--- START EXCERPT ---

The actual data is stored as f'_{self.name}' in the parent object.

property obst: AxisTrees | AxisTreesView#

Tree annotation of observations

Stores for each key a DiGraph with leaf nodes in obs_names. Is subset and pruned with data but behaves otherwise like a alignment.

property raw: Raw#

Store raw version of X and var as .raw.X and .raw.var.

The raw attribute is initialized with the current content of an object by setting:

adata.raw = adata.copy()

Its content can be deleted:

adata.raw = None
# or
del adata.raw

Upon slicing an AnnData object along the obs (row) axis, raw is also sliced. Slicing an AnnData object along the vars (columns) axis leaves raw unaffected. Note that you can call:

adata.raw[:, 'orig_variable_name'].X

to retrieve the data associated with a variable that might have been filtered out or “compressed away” in X.

property shape: tuple[int, int]#: Shape of data matrix (n_obs, n_vars).

property uns: MutableMapping#: Unstructured annotation (ordered dictionary).

property var: DataFrame | Dataset2D#: One-dimensional annotation of variables/ features (pd.DataFrame).

property var_names: Index#: Names of variables (alias for .var.index).

property varm: AxisArrays | AxisArraysView#

A property that creates an ephemeral AlignedMapping.

The actual data is stored as f'_{self.name}' in the parent object.

property varp: PairwiseArrays | PairwiseArraysView#

A property that creates an ephemeral AlignedMapping.

The actual data is stored as f'_{self.name}' in the parent object.

property vart: AxisTrees | AxisTreesView#

Tree annotation of variables

Stores for each key a DiGraph with leaf nodes in var_names. Is subset and pruned with data but behaves otherwise like a alignment.

Methods#

chunk_X(select=1000, *, replace=True)#

Return a chunk of the data matrix X with random or specified indices.

Parameters:

select (int | Sequence[int] | ndarray (default: 1000)) –
Depending on the type:

int
A random chunk with select rows will be returned.

sequence (e.g. a list, tuple or numpy array) of int
A chunk with these indices will be returned.
replace (bool (default: True)) – If select is an integer then True means random sampling of indices with replacement, False without replacement.

--- END EXCERPT ---
--- START INFORMATION SUPPLIED ---

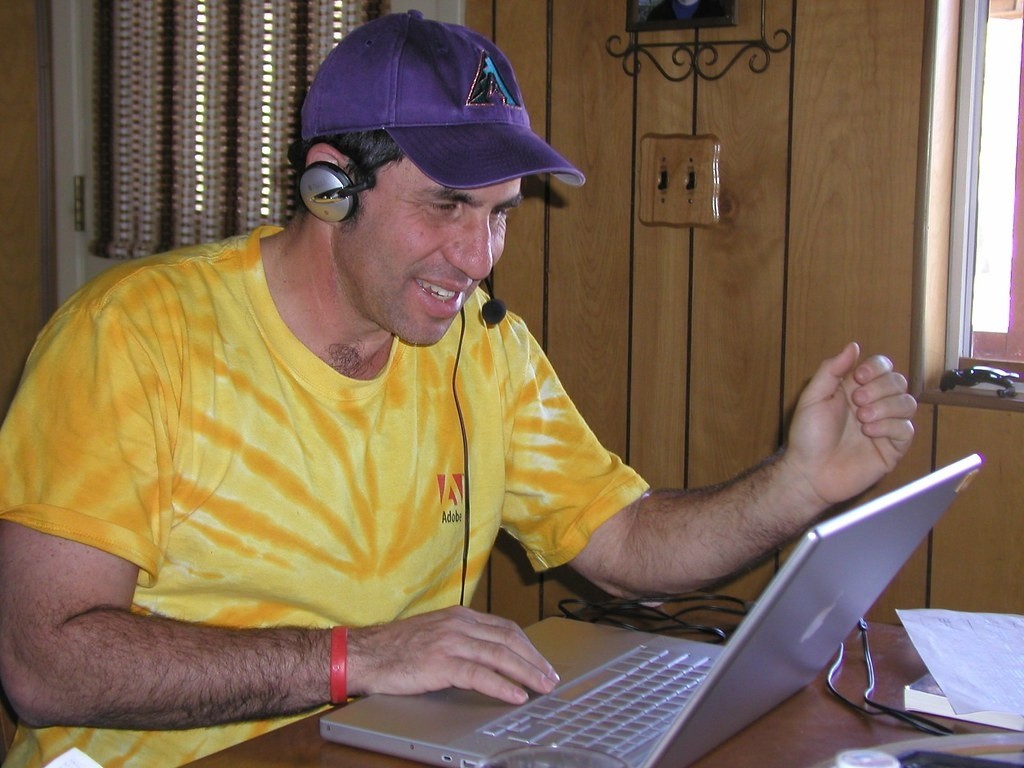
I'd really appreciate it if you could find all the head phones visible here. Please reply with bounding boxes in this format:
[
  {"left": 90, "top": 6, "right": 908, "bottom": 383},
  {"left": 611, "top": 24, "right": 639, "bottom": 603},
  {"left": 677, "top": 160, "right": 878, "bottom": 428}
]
[{"left": 298, "top": 161, "right": 375, "bottom": 223}]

--- END INFORMATION SUPPLIED ---

Quote the stretch of the AnnData excerpt from "property uns: MutableMapping#: Unstructured" through "(alias for .var.index).".

**TASK RESPONSE**:
property uns: MutableMapping#: Unstructured annotation (ordered dictionary).

property var: DataFrame | Dataset2D#: One-dimensional annotation of variables/ features (pd.DataFrame).

property var_names: Index#: Names of variables (alias for .var.index).